Stored data
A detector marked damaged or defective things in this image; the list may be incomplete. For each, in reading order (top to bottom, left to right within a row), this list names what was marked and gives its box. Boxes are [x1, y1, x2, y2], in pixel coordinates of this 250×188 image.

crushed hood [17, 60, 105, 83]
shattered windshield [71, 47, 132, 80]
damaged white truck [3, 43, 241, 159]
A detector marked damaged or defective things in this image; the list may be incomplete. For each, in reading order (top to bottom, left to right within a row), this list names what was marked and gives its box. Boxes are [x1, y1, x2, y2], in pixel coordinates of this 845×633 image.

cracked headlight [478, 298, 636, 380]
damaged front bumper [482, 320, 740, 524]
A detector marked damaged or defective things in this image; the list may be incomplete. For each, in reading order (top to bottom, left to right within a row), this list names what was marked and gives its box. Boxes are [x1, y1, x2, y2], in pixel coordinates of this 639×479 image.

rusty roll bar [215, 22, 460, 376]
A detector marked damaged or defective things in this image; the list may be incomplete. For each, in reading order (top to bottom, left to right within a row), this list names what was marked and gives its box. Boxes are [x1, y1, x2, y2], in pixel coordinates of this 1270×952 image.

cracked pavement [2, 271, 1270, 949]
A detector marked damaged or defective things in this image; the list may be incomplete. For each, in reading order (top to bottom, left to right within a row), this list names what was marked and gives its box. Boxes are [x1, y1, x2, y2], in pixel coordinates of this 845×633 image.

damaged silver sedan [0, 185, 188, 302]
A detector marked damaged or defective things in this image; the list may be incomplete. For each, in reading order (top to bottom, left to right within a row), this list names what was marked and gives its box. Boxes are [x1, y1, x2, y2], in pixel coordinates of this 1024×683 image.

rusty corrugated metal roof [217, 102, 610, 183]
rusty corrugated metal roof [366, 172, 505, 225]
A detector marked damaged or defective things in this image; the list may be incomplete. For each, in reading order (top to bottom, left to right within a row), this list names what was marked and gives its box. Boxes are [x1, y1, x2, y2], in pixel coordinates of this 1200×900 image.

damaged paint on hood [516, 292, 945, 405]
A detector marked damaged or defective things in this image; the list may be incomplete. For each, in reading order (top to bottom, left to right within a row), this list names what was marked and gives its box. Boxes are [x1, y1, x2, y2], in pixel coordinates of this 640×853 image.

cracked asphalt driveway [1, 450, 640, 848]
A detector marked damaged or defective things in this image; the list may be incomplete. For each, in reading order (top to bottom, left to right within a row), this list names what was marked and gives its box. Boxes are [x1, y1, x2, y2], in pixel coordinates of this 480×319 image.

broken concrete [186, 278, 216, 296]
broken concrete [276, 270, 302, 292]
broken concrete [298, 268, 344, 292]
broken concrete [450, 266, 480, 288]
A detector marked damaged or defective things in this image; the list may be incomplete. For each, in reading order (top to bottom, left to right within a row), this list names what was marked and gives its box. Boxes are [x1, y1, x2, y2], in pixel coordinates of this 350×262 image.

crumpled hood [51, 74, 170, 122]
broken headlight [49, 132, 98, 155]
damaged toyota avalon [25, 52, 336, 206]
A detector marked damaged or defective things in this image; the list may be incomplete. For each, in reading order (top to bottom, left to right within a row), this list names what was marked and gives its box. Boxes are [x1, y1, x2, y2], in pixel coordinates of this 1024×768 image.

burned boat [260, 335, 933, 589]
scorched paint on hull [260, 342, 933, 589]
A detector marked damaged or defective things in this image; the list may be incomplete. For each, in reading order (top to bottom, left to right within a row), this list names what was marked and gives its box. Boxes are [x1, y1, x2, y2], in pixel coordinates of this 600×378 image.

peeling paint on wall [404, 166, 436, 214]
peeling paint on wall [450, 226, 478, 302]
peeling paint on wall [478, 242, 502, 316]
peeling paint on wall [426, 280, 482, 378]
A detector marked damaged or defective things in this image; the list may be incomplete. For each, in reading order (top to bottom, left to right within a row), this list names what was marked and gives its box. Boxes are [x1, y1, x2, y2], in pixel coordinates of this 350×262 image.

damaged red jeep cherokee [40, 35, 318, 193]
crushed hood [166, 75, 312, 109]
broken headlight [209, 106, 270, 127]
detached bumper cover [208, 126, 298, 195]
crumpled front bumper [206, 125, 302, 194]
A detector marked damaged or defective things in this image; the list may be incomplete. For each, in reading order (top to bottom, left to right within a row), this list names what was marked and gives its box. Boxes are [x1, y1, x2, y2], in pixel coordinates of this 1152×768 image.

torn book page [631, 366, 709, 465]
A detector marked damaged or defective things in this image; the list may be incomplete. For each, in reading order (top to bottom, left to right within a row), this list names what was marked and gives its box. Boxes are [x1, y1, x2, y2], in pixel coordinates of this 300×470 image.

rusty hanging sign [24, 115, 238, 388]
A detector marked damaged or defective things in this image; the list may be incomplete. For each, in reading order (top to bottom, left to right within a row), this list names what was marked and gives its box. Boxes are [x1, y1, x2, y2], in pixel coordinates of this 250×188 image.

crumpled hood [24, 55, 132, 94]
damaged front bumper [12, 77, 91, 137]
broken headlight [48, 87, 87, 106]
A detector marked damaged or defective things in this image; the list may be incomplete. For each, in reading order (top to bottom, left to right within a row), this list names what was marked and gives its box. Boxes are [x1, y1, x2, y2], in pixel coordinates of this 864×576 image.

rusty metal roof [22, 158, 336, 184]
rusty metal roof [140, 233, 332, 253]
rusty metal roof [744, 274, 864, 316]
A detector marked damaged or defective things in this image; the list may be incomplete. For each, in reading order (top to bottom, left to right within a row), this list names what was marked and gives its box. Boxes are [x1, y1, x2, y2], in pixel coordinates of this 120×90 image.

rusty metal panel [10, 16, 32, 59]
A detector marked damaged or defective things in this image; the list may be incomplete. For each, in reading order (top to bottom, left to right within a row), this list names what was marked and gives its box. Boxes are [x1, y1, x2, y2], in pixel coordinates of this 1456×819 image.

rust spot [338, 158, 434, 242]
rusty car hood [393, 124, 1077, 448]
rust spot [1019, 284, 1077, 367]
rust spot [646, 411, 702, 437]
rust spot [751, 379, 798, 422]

*STATED TASK*. Copy out all of the data above, reproducing each line without any change.

*FINISHED ANSWER*.
A detector marked damaged or defective things in this image; the list may be incomplete. For each, in reading order (top to bottom, left to right within a row), this list names what was marked and gives its box. Boxes are [x1, y1, x2, y2], in pixel coordinates of this 250×188 image.

crushed hood [17, 60, 105, 83]
shattered windshield [71, 47, 132, 80]
damaged white truck [3, 43, 241, 159]
A detector marked damaged or defective things in this image; the list may be incomplete. For each, in reading order (top to bottom, left to right within a row), this list names what was marked and gives its box. Boxes are [x1, y1, x2, y2], in pixel coordinates of this 845×633 image.

cracked headlight [478, 298, 636, 380]
damaged front bumper [482, 320, 740, 524]
A detector marked damaged or defective things in this image; the list may be incomplete. For each, in reading order (top to bottom, left to right within a row), this list names what was marked and gives its box. Boxes are [x1, y1, x2, y2], in pixel coordinates of this 639×479 image.

rusty roll bar [215, 22, 460, 376]
A detector marked damaged or defective things in this image; the list may be incomplete. For each, in reading order (top to bottom, left to right within a row), this list names what was marked and gives its box. Boxes are [x1, y1, x2, y2], in pixel coordinates of this 1270×952 image.

cracked pavement [2, 271, 1270, 949]
A detector marked damaged or defective things in this image; the list may be incomplete. For each, in reading order (top to bottom, left to right within a row), this list names what was marked and gives its box. Boxes are [x1, y1, x2, y2], in pixel coordinates of this 845×633 image.

damaged silver sedan [0, 185, 188, 302]
A detector marked damaged or defective things in this image; the list may be incomplete. For each, in reading order (top to bottom, left to right within a row), this list names what was marked and gives its box. Boxes are [x1, y1, x2, y2], in pixel coordinates of this 1024×683 image.

rusty corrugated metal roof [217, 102, 610, 183]
rusty corrugated metal roof [366, 172, 505, 225]
A detector marked damaged or defective things in this image; the list may be incomplete. For each, in reading order (top to bottom, left to right within a row), this list names what was marked and gives its box. Boxes are [x1, y1, x2, y2], in pixel coordinates of this 1200×900 image.

damaged paint on hood [516, 292, 945, 405]
A detector marked damaged or defective things in this image; the list may be incomplete. For each, in reading order (top to bottom, left to right within a row), this list names what was marked and gives its box. Boxes are [x1, y1, x2, y2], in pixel coordinates of this 640×853 image.

cracked asphalt driveway [1, 450, 640, 848]
A detector marked damaged or defective things in this image; the list may be incomplete. For each, in reading order (top to bottom, left to right within a row), this list names what was marked and gives its box. Boxes are [x1, y1, x2, y2], in pixel coordinates of this 480×319 image.

broken concrete [186, 278, 216, 296]
broken concrete [276, 270, 302, 292]
broken concrete [298, 268, 344, 292]
broken concrete [450, 266, 480, 288]
A detector marked damaged or defective things in this image; the list may be incomplete. For each, in reading order (top to bottom, left to right within a row), this list names what was marked and gives its box. Boxes are [x1, y1, x2, y2], in pixel coordinates of this 350×262 image.

crumpled hood [51, 74, 170, 122]
broken headlight [49, 132, 98, 155]
damaged toyota avalon [25, 52, 336, 206]
A detector marked damaged or defective things in this image; the list may be incomplete. For each, in reading order (top to bottom, left to right within a row), this list names what was marked and gives its box. Boxes are [x1, y1, x2, y2], in pixel coordinates of this 1024×768 image.

burned boat [260, 335, 933, 589]
scorched paint on hull [260, 342, 933, 589]
A detector marked damaged or defective things in this image; the list may be incomplete. For each, in reading order (top to bottom, left to right within a row), this list names what was marked and gives its box. Boxes are [x1, y1, x2, y2], in pixel coordinates of this 600×378 image.

peeling paint on wall [404, 166, 436, 214]
peeling paint on wall [450, 226, 478, 302]
peeling paint on wall [478, 242, 502, 316]
peeling paint on wall [426, 280, 482, 378]
A detector marked damaged or defective things in this image; the list may be incomplete. For each, in reading order (top to bottom, left to right within a row), this list names what was marked and gives its box. Boxes are [x1, y1, x2, y2], in pixel coordinates of this 350×262 image.

damaged red jeep cherokee [40, 35, 318, 193]
crushed hood [166, 75, 312, 109]
broken headlight [209, 106, 270, 127]
detached bumper cover [208, 126, 298, 195]
crumpled front bumper [206, 125, 302, 194]
A detector marked damaged or defective things in this image; the list may be incomplete. For each, in reading order (top to bottom, left to right within a row), this list names what was marked and gives its box. Boxes are [x1, y1, x2, y2], in pixel coordinates of this 1152×768 image.

torn book page [631, 366, 709, 465]
A detector marked damaged or defective things in this image; the list may be incomplete. For each, in reading order (top to bottom, left to right within a row), this list names what was marked and gives its box. Boxes are [x1, y1, x2, y2], in pixel coordinates of this 300×470 image.

rusty hanging sign [24, 115, 238, 388]
A detector marked damaged or defective things in this image; the list may be incomplete. For each, in reading order (top to bottom, left to right within a row), this list names what was marked and gives its box. Boxes are [x1, y1, x2, y2], in pixel coordinates of this 250×188 image.

crumpled hood [24, 55, 132, 94]
damaged front bumper [12, 77, 91, 137]
broken headlight [48, 87, 87, 106]
A detector marked damaged or defective things in this image; the list may be incomplete. For each, in reading order (top to bottom, left to right within a row), this list names what was marked and gives its box. Boxes are [x1, y1, x2, y2], in pixel coordinates of this 864×576 image.

rusty metal roof [22, 158, 336, 184]
rusty metal roof [140, 233, 332, 253]
rusty metal roof [744, 274, 864, 316]
A detector marked damaged or defective things in this image; the list may be incomplete. For each, in reading order (top to bottom, left to right within a row), this list names what was marked and gives its box. Boxes are [x1, y1, x2, y2], in pixel coordinates of this 120×90 image.

rusty metal panel [10, 16, 32, 59]
A detector marked damaged or defective things in this image; the list may be incomplete. For each, in reading order (top to bottom, left to right within a row), this list names what was marked and gives its box. Boxes are [x1, y1, x2, y2], in pixel coordinates of this 1456×819 image.

rust spot [338, 158, 434, 242]
rusty car hood [393, 124, 1077, 448]
rust spot [1019, 284, 1077, 367]
rust spot [646, 411, 702, 437]
rust spot [751, 379, 798, 422]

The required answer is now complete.